# Difference between revisions of "022 Sample Final A, Problem 9"

Given demand ${\displaystyle p=116-3x}$, and cost  ${\displaystyle C=x^{2}+20x+64}$, find:

a) Marginal revenue when x = 7 units.
b) The quantity (x-value) that produces minimum average cost.
c) Maximum profit (find both the x-value and the profit itself).
Foundations:
Recall that the demand function, ${\displaystyle p(x)}$, relates the price per unit ${\displaystyle p}$ to the number of units sold, ${\displaystyle x}$.

Moreover, we have several important important functions:

• ${\displaystyle C(x)}$, the total cost to produce ${\displaystyle x}$ units;
• ${\displaystyle R(x)}$, the total revenue (or gross receipts) from producing ${\displaystyle x}$ units;
• ${\displaystyle P(x)}$, the total profit from producing ${\displaystyle x}$ units;
• ${\displaystyle {\overline {C}}(x)}$, the average cost of producing ${\displaystyle x}$ units.
In particular, we have the relations
${\displaystyle P(x)\,=\,R(x)-C(x),}$
while
${\displaystyle R(x)\,=\,x\cdot p(x),}$
and
${\displaystyle {\overline {C}}(x)\,=\,{\frac {C(x)}{x}}.}$
The marginal profit at ${\displaystyle x_{0}}$ units is defined to be the effective profit of the next unit produced, and is precisely ${\displaystyle P'(x_{0})}$. Similarly, the marginal revenue or marginal cost would be ${\displaystyle R'(x_{0})}$ or  ${\displaystyle C'(x_{0})}$, respectively.
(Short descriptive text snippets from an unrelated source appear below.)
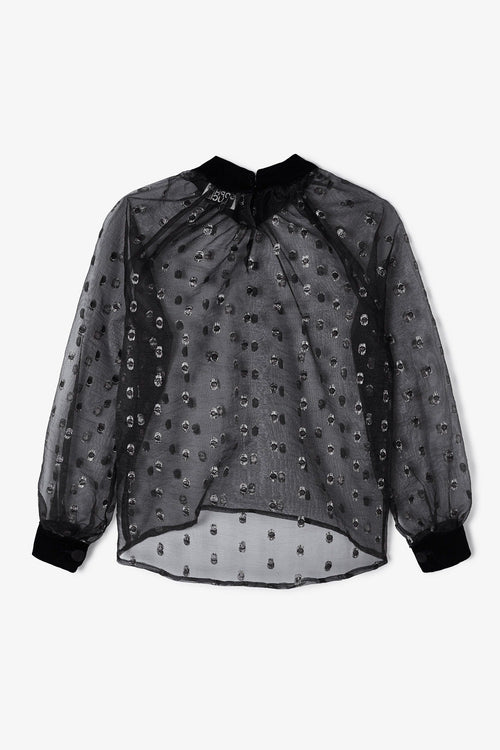 Blouse Lali Plumetis Argent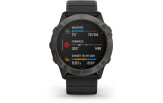 Spordikell Garmin fēnix 6X Safiir; süsinik hall DLC, musta rihmaga Safiir - süsinik hall DLC, musta rihmaga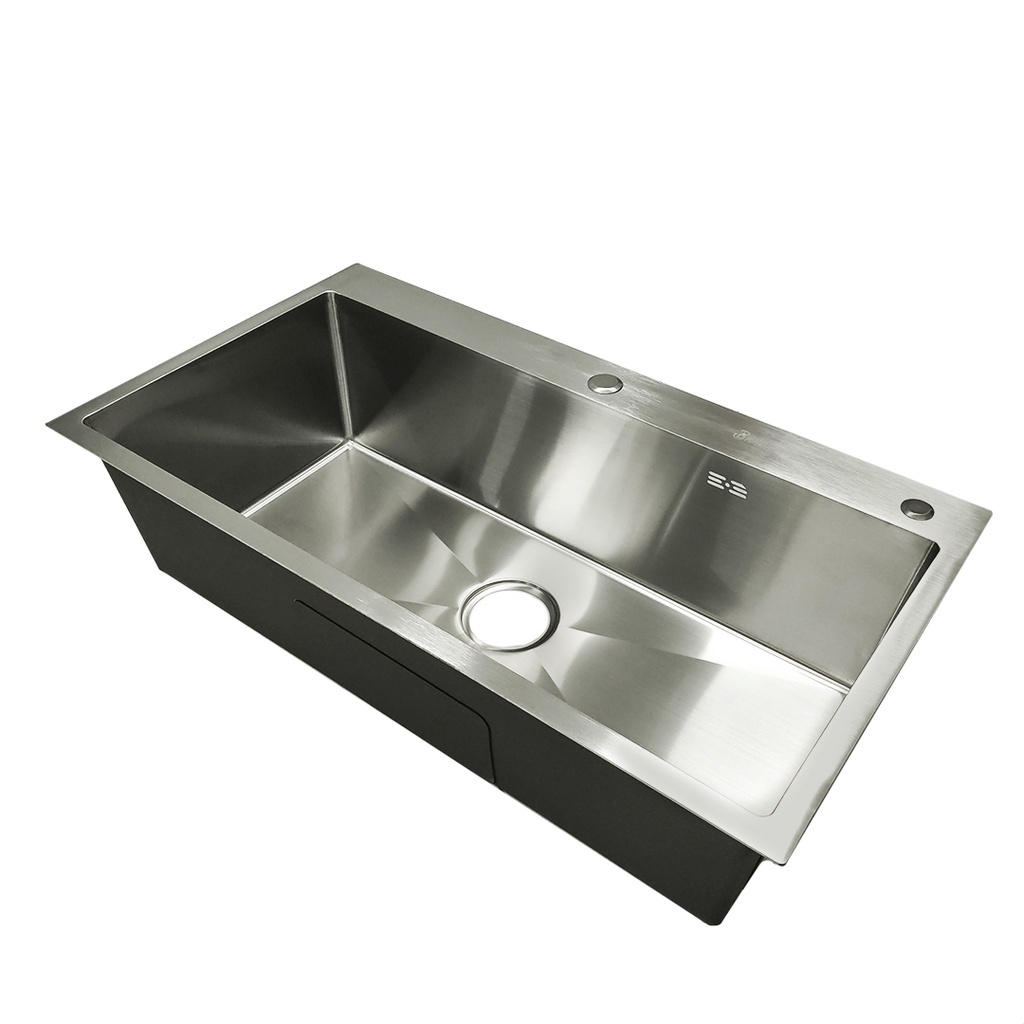 Fregadero Una Tina Acero Inoxidable Sobre Tope 82x45x22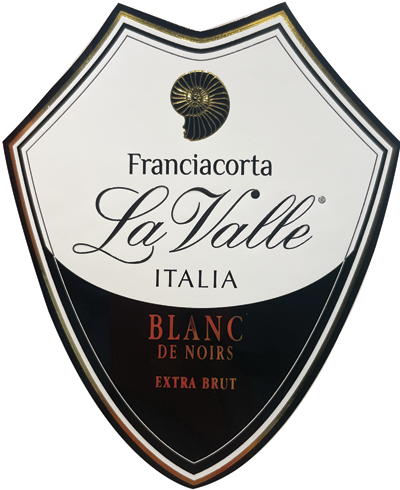 Etichetta del vino Franciacorta Blanc de Noirs Extra Brut 2016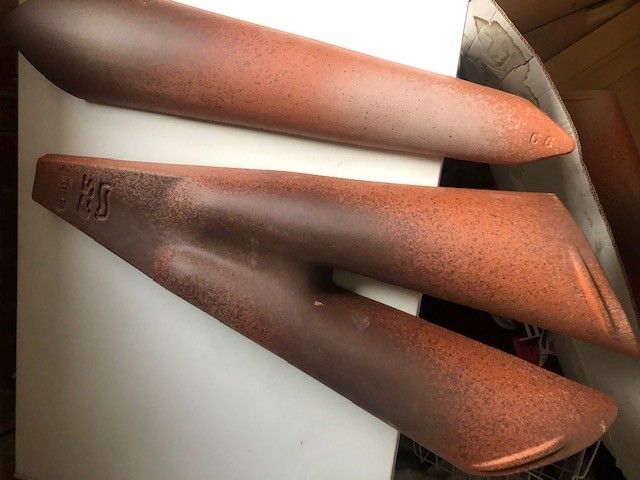 Canto beirado Telhado CS Telha 40 (7 peças) rústico antigo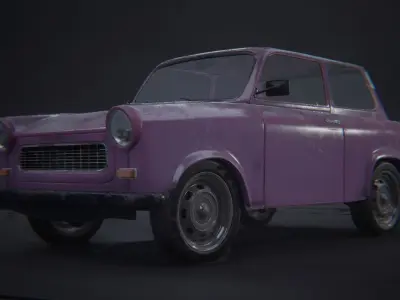 Trabant 601 3D model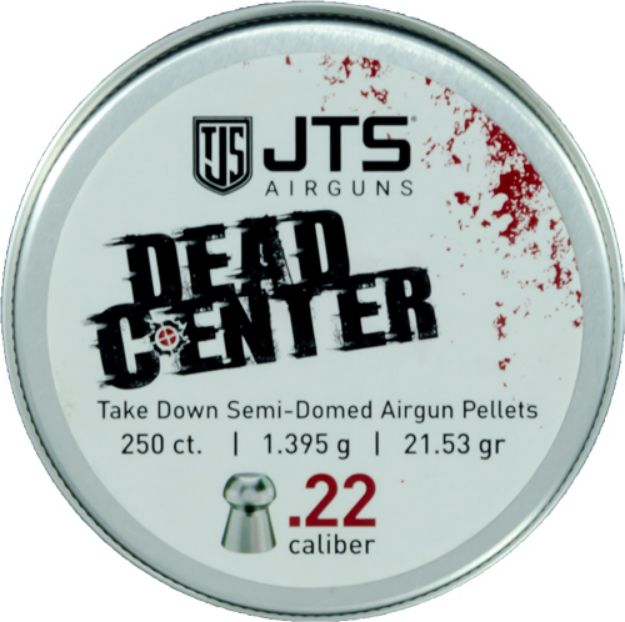 Picture of Jts Pellets Dead Center 22 Semi-Domed 21.53 Gr 250Ct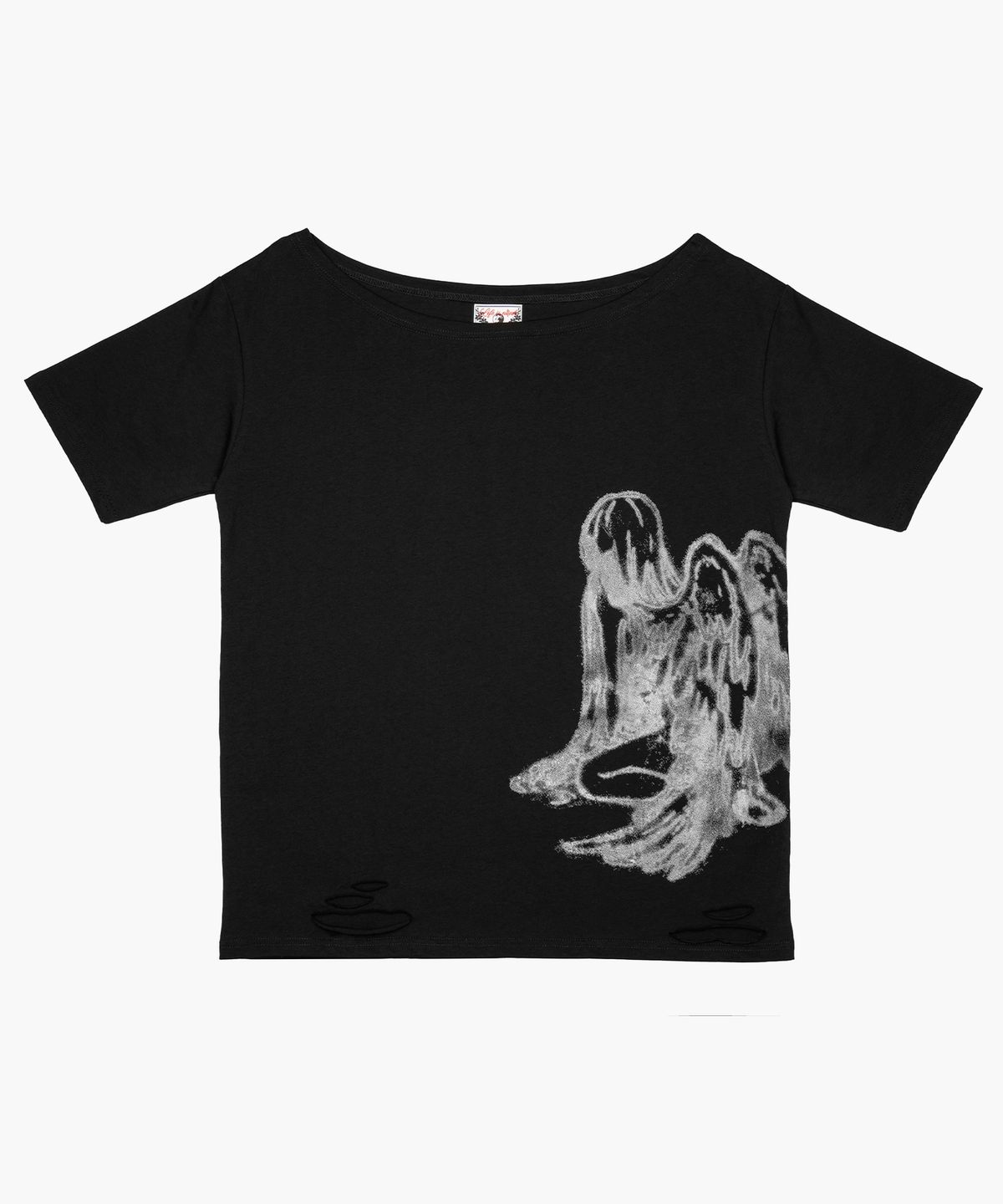 러프넥(ROUGHNECK) Fallen Angel T-Shirt Black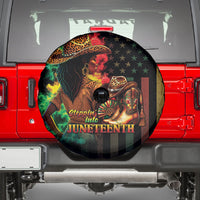 Steppin' into Juneteenth 1865 Spare Tire Cover Melanin Cowgirl Grunge Style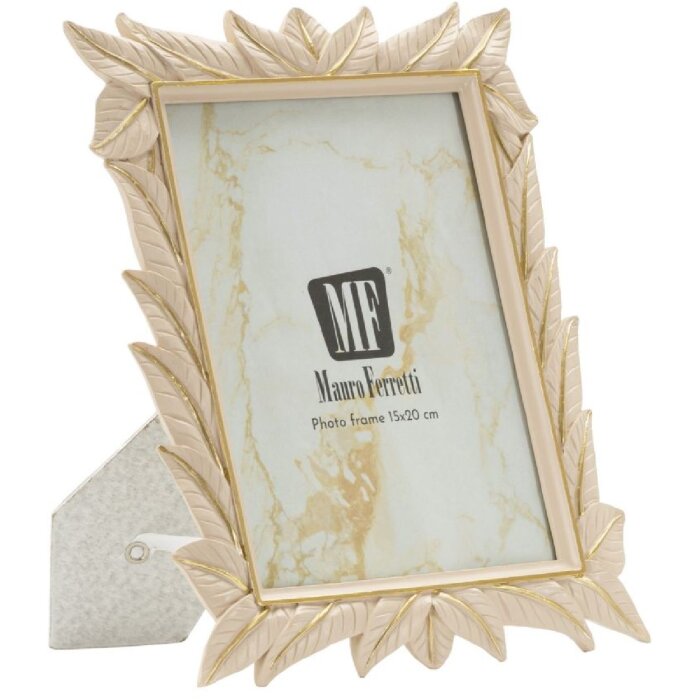 Mauro Ferretti Fotorahmen Leaffy 15x20 cm creme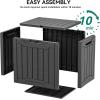 imageYITAHOME 31 Gallon Resin Deck Box Outdoor Storage Box and Waterproof Package Delivery Box with Lockable Lid for Patio Furniture GardenTools Pool Supplies BlackBlack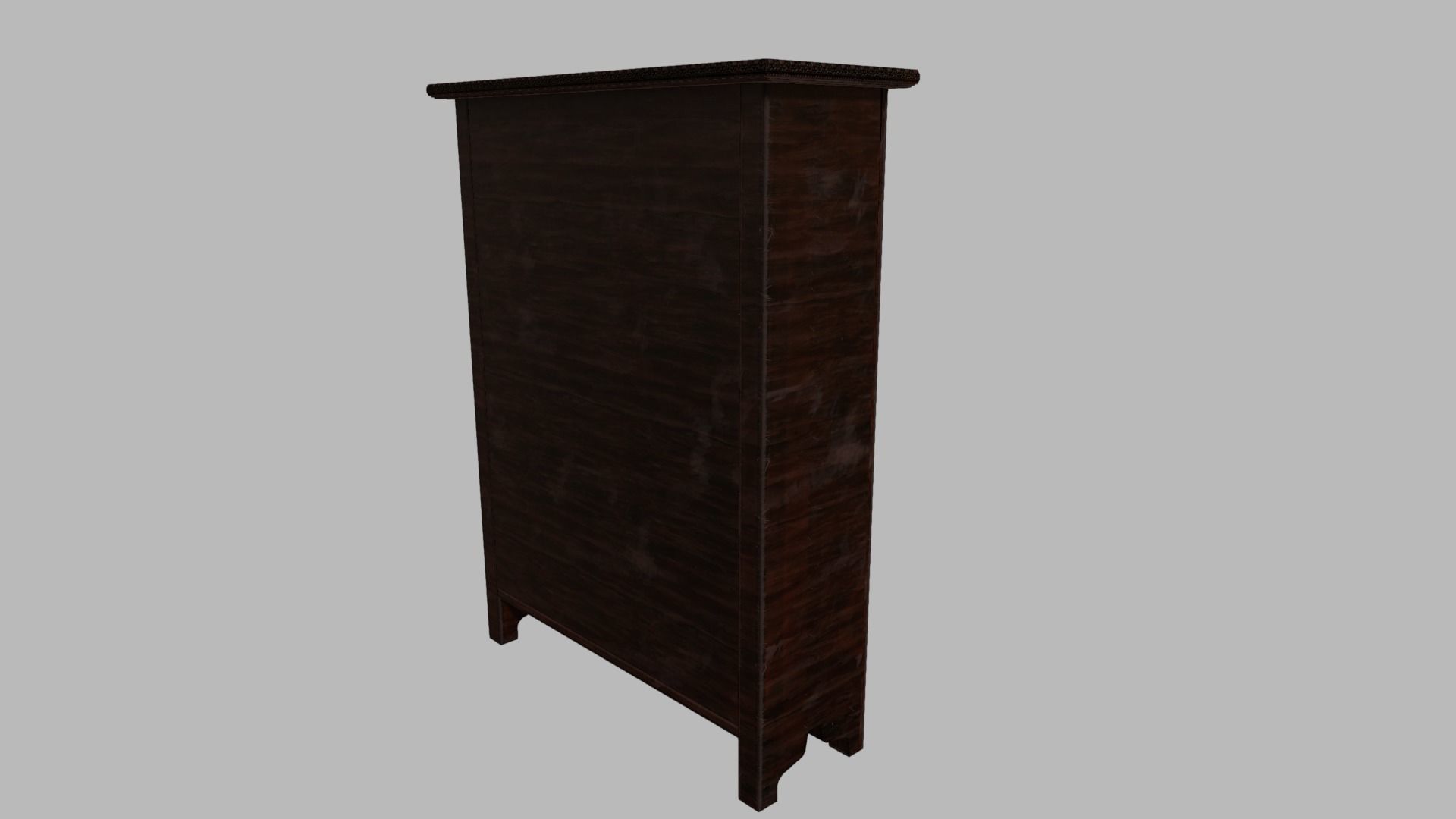 Oak Carved Bookcases Low-poly 3D model_2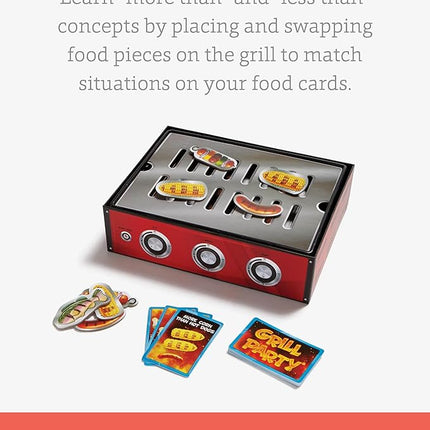 SimplyFun Grill Party - A BBQ Algebra Game for 3rd Grade Math - Engaging and Educational Math Games for Kids Ages 8-12 - 2 to 5 Players - Ages 8 & Up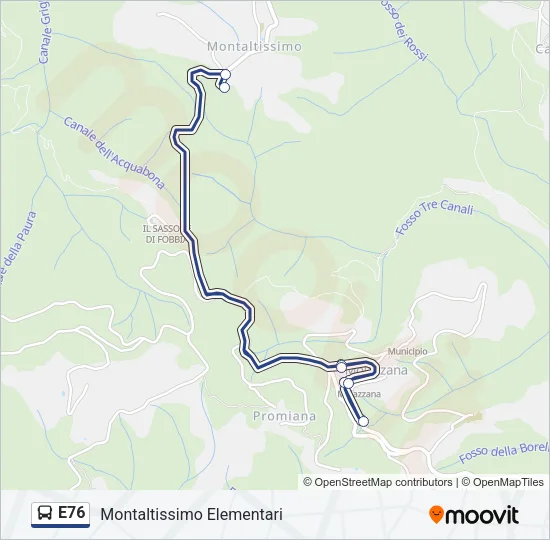E76 Bus Line Map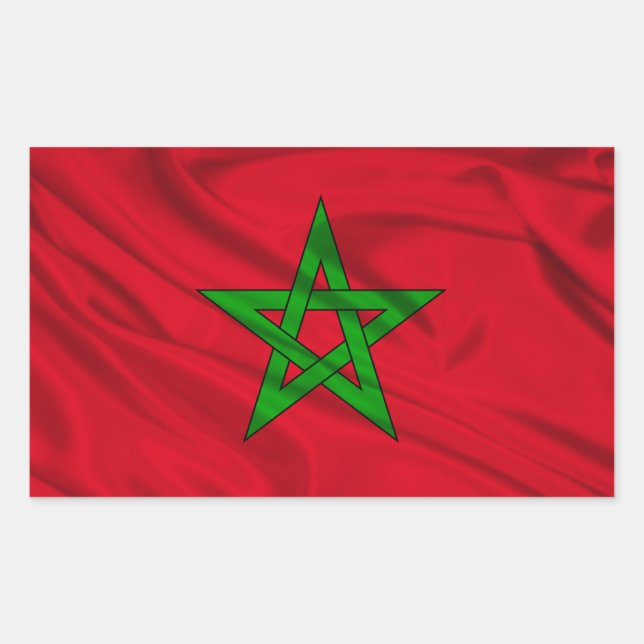 Flag of Morocco Sticker (Front)
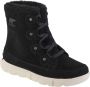 Sorel Explorer Next Joan Wp Veterboots Laarzen Met Veters Dames Zwart - Thumbnail 1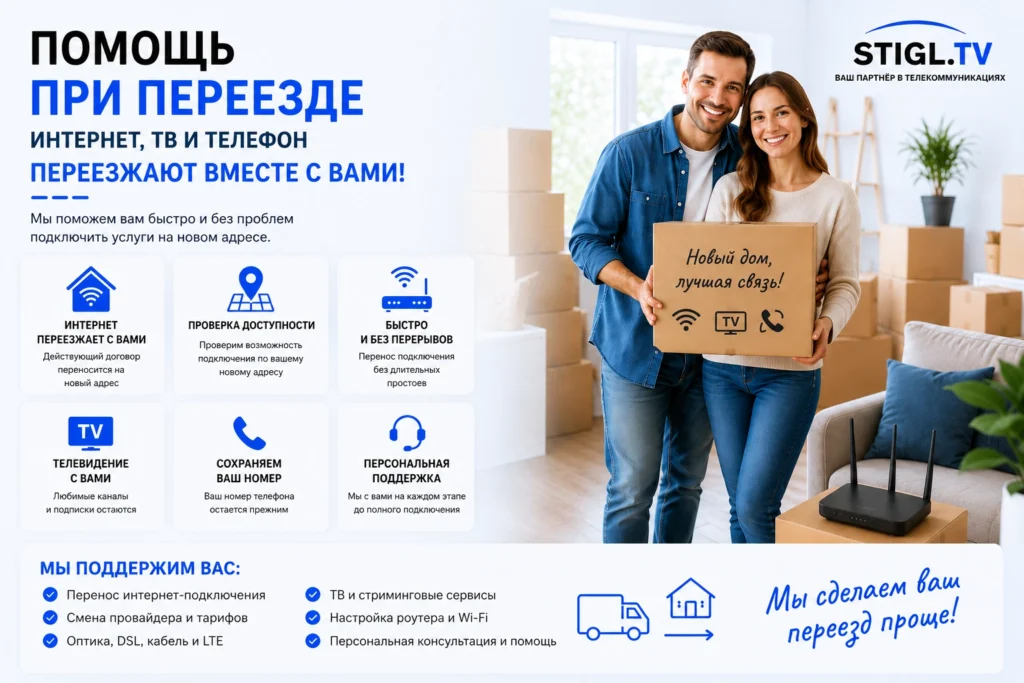 Перенос интернета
On the other hand, any time they speak of minimizing or maximizing, we need to find a local extrema. These occur when the first derivative is zero.

Solution:

(a):
The revenue function is
${\displaystyle R(x)\,=\,x\cdot p(x)\,=\,x(116-3x)\,=\,116x-3x^{2}}$.

Thus, the marginal revenue at a production level of ${\displaystyle 7}$ units is simply

${\displaystyle R'(7)\,=\,116-6x{\bigg |}_{x=7}\,=\,116-6(7)\,=\,74.}$
(b):
We have that the average cost function is
${\displaystyle {\begin{array}{rcl}{\overline {C}}(x)&=&{\displaystyle {\displaystyle {\frac {C(x)}{x}}}}\\\\&=&{\displaystyle {\displaystyle {\frac {x^{2}+20x+64}{x}}}}\\\\&=&{\displaystyle x+20+{\frac {64}{x}}.}\end{array}}}$

Our first derivative is then

${\displaystyle {\overline {C}}\,'(x)\,=\,1-{\frac {64}{x^{2}}}\,=\,{\frac {x^{2}-64}{x^{2}}}\,=\,{\frac {(x-8)(x+8)}{x^{2}}}.}$

This has a single positive root at ${\displaystyle x=8}$, which will correspond to the minimum average cost.

(c):
First, we find the equation for profit. Using part of (a), we have
${\displaystyle {\begin{array}{rcl}P(x)&=&{\displaystyle {\displaystyle R(x)-C(x)}}\\\\&=&116x-3x^{2}-(x^{2}+20x+64)\\\\&=&-4x^{2}+96x-64.\end{array}}}$

To find the maximum value, we need to find a root of the derivative:

${\displaystyle 0\,=\,P'(x)\,=\,-8x+96\,=\,-8(x-12),}$

which has a root at ${\displaystyle x=12}$. Plugging this into our function for profit, we have

${\displaystyle P(12)\,=\,-4(12)^{2}+96(12)-64\,=\,512.}$
(a) The marginal revenue at a production level of ${\displaystyle 7}$ units is ${\displaystyle 74}$.
(b) The minimum average cost occurs at a production level of ${\displaystyle 8}$ units.
(c) The maximum profit of ${\displaystyle 512}$   occurs at a production level of ${\displaystyle 12}$ units.